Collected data
***

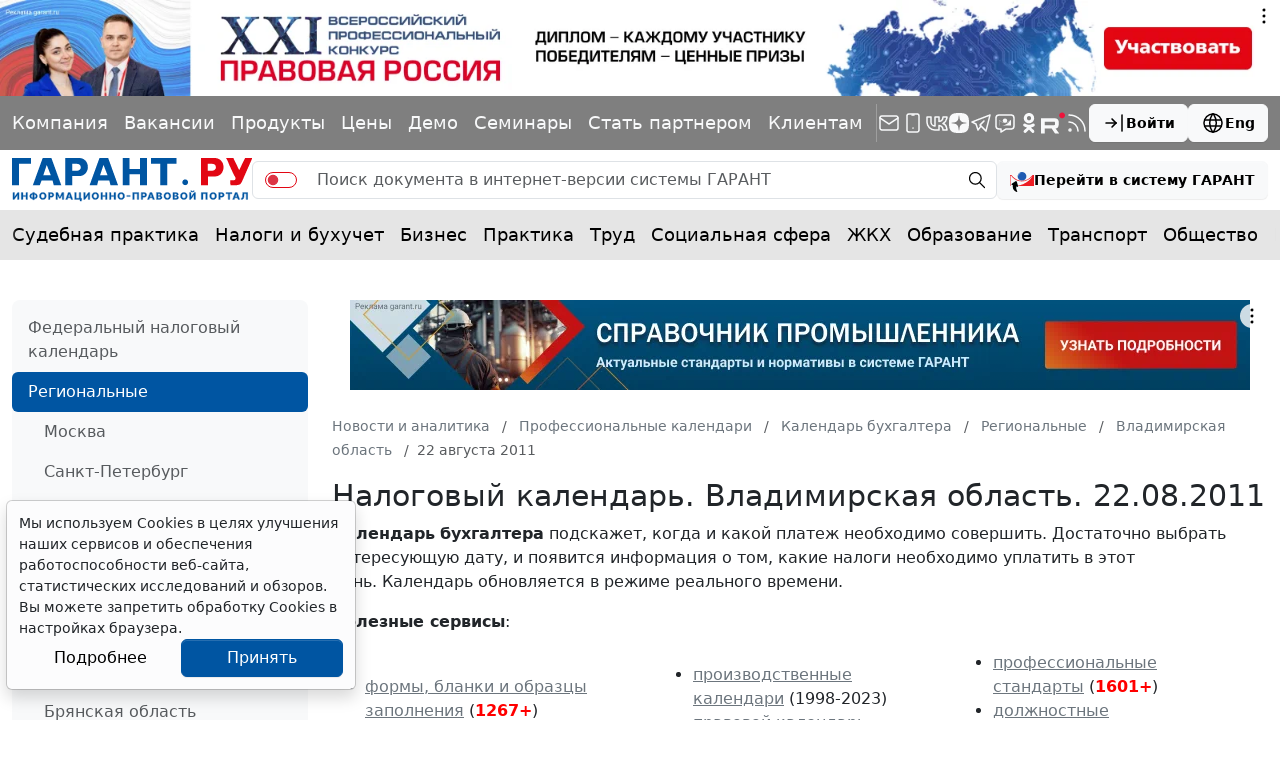

--- FILE ---
content_type: application/javascript;charset=utf-8
request_url: https://w.uptolike.com/widgets/v1/version.js?cb=cb__utl_cb_share_1768931840629502
body_size: 397
content:
cb__utl_cb_share_1768931840629502('1ea92d09c43527572b24fe052f11127b');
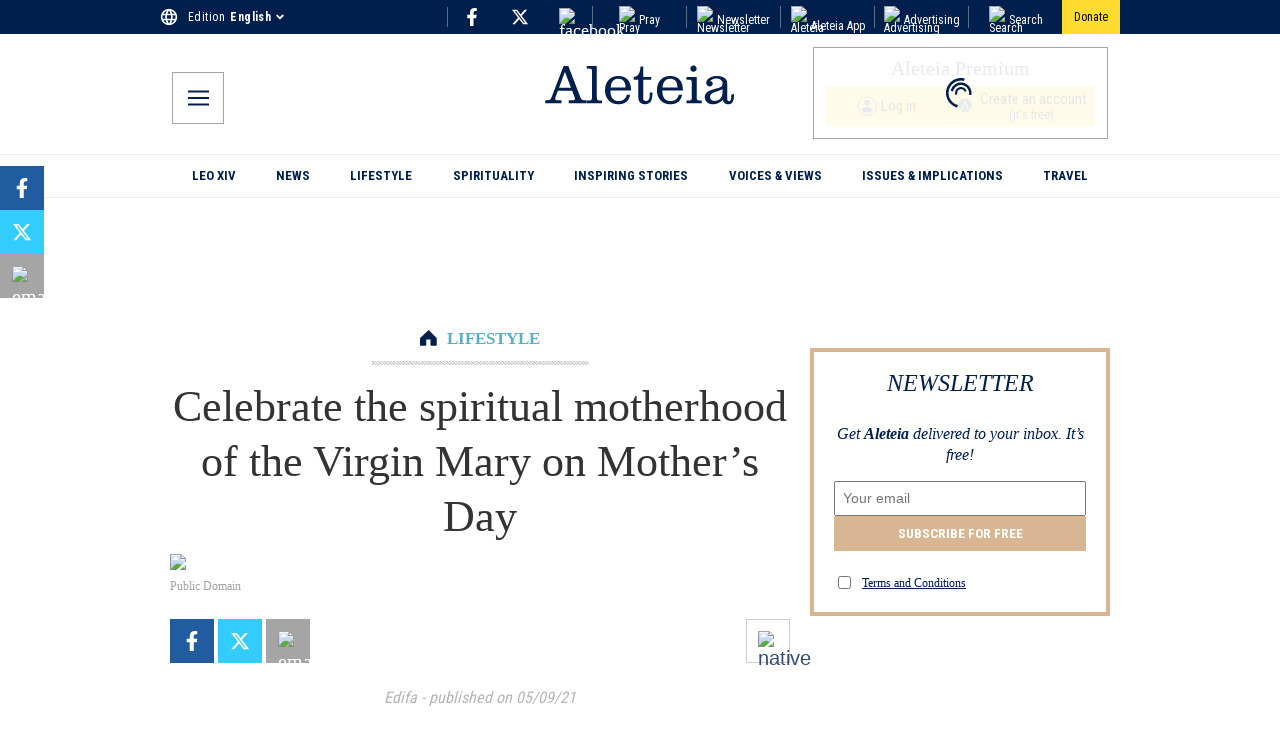

--- FILE ---
content_type: application/javascript; charset=utf-8
request_url: https://aleteia.org/_next/static/chunks/app/%5Blocale%5D/cp1/%5Byear%5D/%5Bmonth%5D/%5Bday%5D/%5Bslug%5D/page-7e319bbca096cc00.js
body_size: 820
content:
(self.webpackChunk_N_E=self.webpackChunk_N_E||[]).push([[9198],{988:(e,r,n)=>{"use strict";n.d(r,{A:()=>i});let s=new Map,i=e=>{s.has(e)||(s.set(e,!0),console.warn(e))}},6279:(e,r,n)=>{Promise.resolve().then(n.bind(n,60728)),Promise.resolve().then(n.bind(n,96754)),Promise.resolve().then(n.bind(n,31652)),Promise.resolve().then(n.bind(n,45709)),Promise.resolve().then(n.bind(n,71976)),Promise.resolve().then(n.bind(n,63164)),Promise.resolve().then(n.bind(n,30056)),Promise.resolve().then(n.bind(n,12130)),Promise.resolve().then(n.bind(n,97580)),Promise.resolve().then(n.bind(n,4080)),Promise.resolve().then(n.bind(n,10594)),Promise.resolve().then(n.bind(n,96740)),Promise.resolve().then(n.bind(n,43288)),Promise.resolve().then(n.bind(n,77896)),Promise.resolve().then(n.bind(n,5236)),Promise.resolve().then(n.bind(n,52824)),Promise.resolve().then(n.bind(n,97938)),Promise.resolve().then(n.bind(n,78332)),Promise.resolve().then(n.bind(n,8717)),Promise.resolve().then(n.bind(n,70529)),Promise.resolve().then(n.bind(n,96271)),Promise.resolve().then(n.bind(n,96554)),Promise.resolve().then(n.bind(n,90877)),Promise.resolve().then(n.bind(n,98341)),Promise.resolve().then(n.bind(n,14434)),Promise.resolve().then(n.bind(n,36541)),Promise.resolve().then(n.bind(n,46007)),Promise.resolve().then(n.bind(n,5128)),Promise.resolve().then(n.bind(n,95943)),Promise.resolve().then(n.bind(n,26789)),Promise.resolve().then(n.bind(n,49368)),Promise.resolve().then(n.t.bind(n,32616,23)),Promise.resolve().then(n.t.bind(n,41660,23)),Promise.resolve().then(n.t.bind(n,67276,23)),Promise.resolve().then(n.t.bind(n,75323,23)),Promise.resolve().then(n.t.bind(n,45371,23)),Promise.resolve().then(n.t.bind(n,33483,23)),Promise.resolve().then(n.t.bind(n,84400,23)),Promise.resolve().then(n.t.bind(n,90611,23)),Promise.resolve().then(n.t.bind(n,67707,23)),Promise.resolve().then(n.t.bind(n,32206,23)),Promise.resolve().then(n.t.bind(n,34501,23)),Promise.resolve().then(n.t.bind(n,34479,23)),Promise.resolve().then(n.t.bind(n,55304,23)),Promise.resolve().then(n.t.bind(n,68792,23)),Promise.resolve().then(n.t.bind(n,66889,23)),Promise.resolve().then(n.t.bind(n,66235,23)),Promise.resolve().then(n.t.bind(n,71131,23)),Promise.resolve().then(n.t.bind(n,16987,23)),Promise.resolve().then(n.t.bind(n,51011,23)),Promise.resolve().then(n.t.bind(n,78737,23)),Promise.resolve().then(n.t.bind(n,59699,23)),Promise.resolve().then(n.bind(n,94549)),Promise.resolve().then(n.t.bind(n,93176,23)),Promise.resolve().then(n.t.bind(n,99843,23)),Promise.resolve().then(n.t.bind(n,96973,23)),Promise.resolve().then(n.bind(n,31444)),Promise.resolve().then(n.bind(n,69132)),Promise.resolve().then(n.bind(n,36810)),Promise.resolve().then(n.bind(n,37218)),Promise.resolve().then(n.bind(n,17917)),Promise.resolve().then(n.bind(n,21911)),Promise.resolve().then(n.t.bind(n,86659,23)),Promise.resolve().then(n.t.bind(n,15195,23)),Promise.resolve().then(n.t.bind(n,50488,23)),Promise.resolve().then(n.t.bind(n,40831,23)),Promise.resolve().then(n.t.bind(n,97957,23)),Promise.resolve().then(n.t.bind(n,24091,23)),Promise.resolve().then(n.bind(n,67283)),Promise.resolve().then(n.t.bind(n,31286,23)),Promise.resolve().then(n.bind(n,64707)),Promise.resolve().then(n.bind(n,3809)),Promise.resolve().then(n.t.bind(n,41402,23)),Promise.resolve().then(n.bind(n,24437)),Promise.resolve().then(n.bind(n,36552))},15639:(e,r,n)=>{"use strict";n.d(r,{A:()=>t});var s=n(12115),i=n(76281);let o={cancelOnUnmount:!0},t=(e,r,n=o)=>{let t=Object.assign(Object.assign({},o),n||{}),d=(0,s.useRef)(),l=(0,s.useRef)(e),[v,m]=(0,s.useState)(!1),h=(0,s.useCallback)(()=>{d.current&&(clearTimeout(d.current),m(!0))},[]);return(0,s.useEffect)(()=>{(0,i.A)(e)&&(l.current=e)},[e]),(0,s.useEffect)(()=>("number"==typeof r&&(d.current=setTimeout(()=>{l.current()},r)),h),[r]),(0,s.useEffect)(()=>()=>{t.cancelOnUnmount&&h()},[]),[v,h]}},26566:(e,r,n)=>{"use strict";n.d(r,{A:()=>i});var s=n(95704);let i=void 0!==s&&void 0!==s.env&&!1},49367:(e,r,n)=>{"use strict";n.d(r,{A:()=>s});let s=e=>"undefined"!=typeof window&&e in window},85455:e=>{e.exports={wrapper:"Ad_wrapper__B_hxA",articleNative:"Ad_articleNative__iEz1J",iAdserver:"Ad_iAdserver__lYXy1",inread:"Ad_inread__uIRMY",interstitial:"Ad_interstitial__hmt2r",skin:"Ad_skin__SnIFv"}},96754:(e,r,n)=>{"use strict";n.d(r,{A:()=>d,RequestIpromAds:()=>l});var s=n(95155),i=n(12115),o=n(85455),t=n.n(o);function d(e){let{premium_ads:r}=e,{id:n}=e;return n=r?n+"-premium":n,(0,s.jsx)("div",{id:n,className:"adslot iAdserver "+t().iAdserver,"data-iadserver-zone":e.zone,"data-iadserver-dimensions":e.dimensions})}function l(e){let r=(0,i.useRef)(!0);return(0,i.useEffect)(()=>{if(r.current){r.current=!1;return}void 0!==window._ipromNS&&window._ipromNS("reload",{sitePath:["si.aleteia.org","".concat(e.targeting||"index")],channels:e.channels?[e.channels]:[],tcf2:!0},[2387,2393,2395,2396,2405,2399,2401,2402,2404,725,33,464,661,299])}),null}}},e=>{e.O(0,[2285,4645,2475,9808,8,9135,3965,9436,3454,5251,2995,2530,2512,9208,5239,7969,6903,942,688,2553,2544,3252,8553,4719,2543,342,7479,8441,1255,7358],()=>e(e.s=6279)),_N_E=e.O()}]);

***

Exercise requirements: Retype the data above exactly. Do not carry over any images.

Expected output:
--- FILE ---
content_type: application/javascript;charset=utf-8
request_url: https://w.uptolike.com/widgets/v1/version.js?cb=cb__utl_cb_share_1768931840629502
body_size: 397
content:
cb__utl_cb_share_1768931840629502('1ea92d09c43527572b24fe052f11127b');

--- FILE ---
content_type: application/javascript; charset=utf-8
request_url: https://aleteia.org/_next/static/chunks/app/%5Blocale%5D/cp1/%5Byear%5D/%5Bmonth%5D/%5Bday%5D/%5Bslug%5D/page-7e319bbca096cc00.js
body_size: 820
content:
(self.webpackChunk_N_E=self.webpackChunk_N_E||[]).push([[9198],{988:(e,r,n)=>{"use strict";n.d(r,{A:()=>i});let s=new Map,i=e=>{s.has(e)||(s.set(e,!0),console.warn(e))}},6279:(e,r,n)=>{Promise.resolve().then(n.bind(n,60728)),Promise.resolve().then(n.bind(n,96754)),Promise.resolve().then(n.bind(n,31652)),Promise.resolve().then(n.bind(n,45709)),Promise.resolve().then(n.bind(n,71976)),Promise.resolve().then(n.bind(n,63164)),Promise.resolve().then(n.bind(n,30056)),Promise.resolve().then(n.bind(n,12130)),Promise.resolve().then(n.bind(n,97580)),Promise.resolve().then(n.bind(n,4080)),Promise.resolve().then(n.bind(n,10594)),Promise.resolve().then(n.bind(n,96740)),Promise.resolve().then(n.bind(n,43288)),Promise.resolve().then(n.bind(n,77896)),Promise.resolve().then(n.bind(n,5236)),Promise.resolve().then(n.bind(n,52824)),Promise.resolve().then(n.bind(n,97938)),Promise.resolve().then(n.bind(n,78332)),Promise.resolve().then(n.bind(n,8717)),Promise.resolve().then(n.bind(n,70529)),Promise.resolve().then(n.bind(n,96271)),Promise.resolve().then(n.bind(n,96554)),Promise.resolve().then(n.bind(n,90877)),Promise.resolve().then(n.bind(n,98341)),Promise.resolve().then(n.bind(n,14434)),Promise.resolve().then(n.bind(n,36541)),Promise.resolve().then(n.bind(n,46007)),Promise.resolve().then(n.bind(n,5128)),Promise.resolve().then(n.bind(n,95943)),Promise.resolve().then(n.bind(n,26789)),Promise.resolve().then(n.bind(n,49368)),Promise.resolve().then(n.t.bind(n,32616,23)),Promise.resolve().then(n.t.bind(n,41660,23)),Promise.resolve().then(n.t.bind(n,67276,23)),Promise.resolve().then(n.t.bind(n,75323,23)),Promise.resolve().then(n.t.bind(n,45371,23)),Promise.resolve().then(n.t.bind(n,33483,23)),Promise.resolve().then(n.t.bind(n,84400,23)),Promise.resolve().then(n.t.bind(n,90611,23)),Promise.resolve().then(n.t.bind(n,67707,23)),Promise.resolve().then(n.t.bind(n,32206,23)),Promise.resolve().then(n.t.bind(n,34501,23)),Promise.resolve().then(n.t.bind(n,34479,23)),Promise.resolve().then(n.t.bind(n,55304,23)),Promise.resolve().then(n.t.bind(n,68792,23)),Promise.resolve().then(n.t.bind(n,66889,23)),Promise.resolve().then(n.t.bind(n,66235,23)),Promise.resolve().then(n.t.bind(n,71131,23)),Promise.resolve().then(n.t.bind(n,16987,23)),Promise.resolve().then(n.t.bind(n,51011,23)),Promise.resolve().then(n.t.bind(n,78737,23)),Promise.resolve().then(n.t.bind(n,59699,23)),Promise.resolve().then(n.bind(n,94549)),Promise.resolve().then(n.t.bind(n,93176,23)),Promise.resolve().then(n.t.bind(n,99843,23)),Promise.resolve().then(n.t.bind(n,96973,23)),Promise.resolve().then(n.bind(n,31444)),Promise.resolve().then(n.bind(n,69132)),Promise.resolve().then(n.bind(n,36810)),Promise.resolve().then(n.bind(n,37218)),Promise.resolve().then(n.bind(n,17917)),Promise.resolve().then(n.bind(n,21911)),Promise.resolve().then(n.t.bind(n,86659,23)),Promise.resolve().then(n.t.bind(n,15195,23)),Promise.resolve().then(n.t.bind(n,50488,23)),Promise.resolve().then(n.t.bind(n,40831,23)),Promise.resolve().then(n.t.bind(n,97957,23)),Promise.resolve().then(n.t.bind(n,24091,23)),Promise.resolve().then(n.bind(n,67283)),Promise.resolve().then(n.t.bind(n,31286,23)),Promise.resolve().then(n.bind(n,64707)),Promise.resolve().then(n.bind(n,3809)),Promise.resolve().then(n.t.bind(n,41402,23)),Promise.resolve().then(n.bind(n,24437)),Promise.resolve().then(n.bind(n,36552))},15639:(e,r,n)=>{"use strict";n.d(r,{A:()=>t});var s=n(12115),i=n(76281);let o={cancelOnUnmount:!0},t=(e,r,n=o)=>{let t=Object.assign(Object.assign({},o),n||{}),d=(0,s.useRef)(),l=(0,s.useRef)(e),[v,m]=(0,s.useState)(!1),h=(0,s.useCallback)(()=>{d.current&&(clearTimeout(d.current),m(!0))},[]);return(0,s.useEffect)(()=>{(0,i.A)(e)&&(l.current=e)},[e]),(0,s.useEffect)(()=>("number"==typeof r&&(d.current=setTimeout(()=>{l.current()},r)),h),[r]),(0,s.useEffect)(()=>()=>{t.cancelOnUnmount&&h()},[]),[v,h]}},26566:(e,r,n)=>{"use strict";n.d(r,{A:()=>i});var s=n(95704);let i=void 0!==s&&void 0!==s.env&&!1},49367:(e,r,n)=>{"use strict";n.d(r,{A:()=>s});let s=e=>"undefined"!=typeof window&&e in window},85455:e=>{e.exports={wrapper:"Ad_wrapper__B_hxA",articleNative:"Ad_articleNative__iEz1J",iAdserver:"Ad_iAdserver__lYXy1",inread:"Ad_inread__uIRMY",interstitial:"Ad_interstitial__hmt2r",skin:"Ad_skin__SnIFv"}},96754:(e,r,n)=>{"use strict";n.d(r,{A:()=>d,RequestIpromAds:()=>l});var s=n(95155),i=n(12115),o=n(85455),t=n.n(o);function d(e){let{premium_ads:r}=e,{id:n}=e;return n=r?n+"-premium":n,(0,s.jsx)("div",{id:n,className:"adslot iAdserver "+t().iAdserver,"data-iadserver-zone":e.zone,"data-iadserver-dimensions":e.dimensions})}function l(e){let r=(0,i.useRef)(!0);return(0,i.useEffect)(()=>{if(r.current){r.current=!1;return}void 0!==window._ipromNS&&window._ipromNS("reload",{sitePath:["si.aleteia.org","".concat(e.targeting||"index")],channels:e.channels?[e.channels]:[],tcf2:!0},[2387,2393,2395,2396,2405,2399,2401,2402,2404,725,33,464,661,299])}),null}}},e=>{e.O(0,[2285,4645,2475,9808,8,9135,3965,9436,3454,5251,2995,2530,2512,9208,5239,7969,6903,942,688,2553,2544,3252,8553,4719,2543,342,7479,8441,1255,7358],()=>e(e.s=6279)),_N_E=e.O()}]);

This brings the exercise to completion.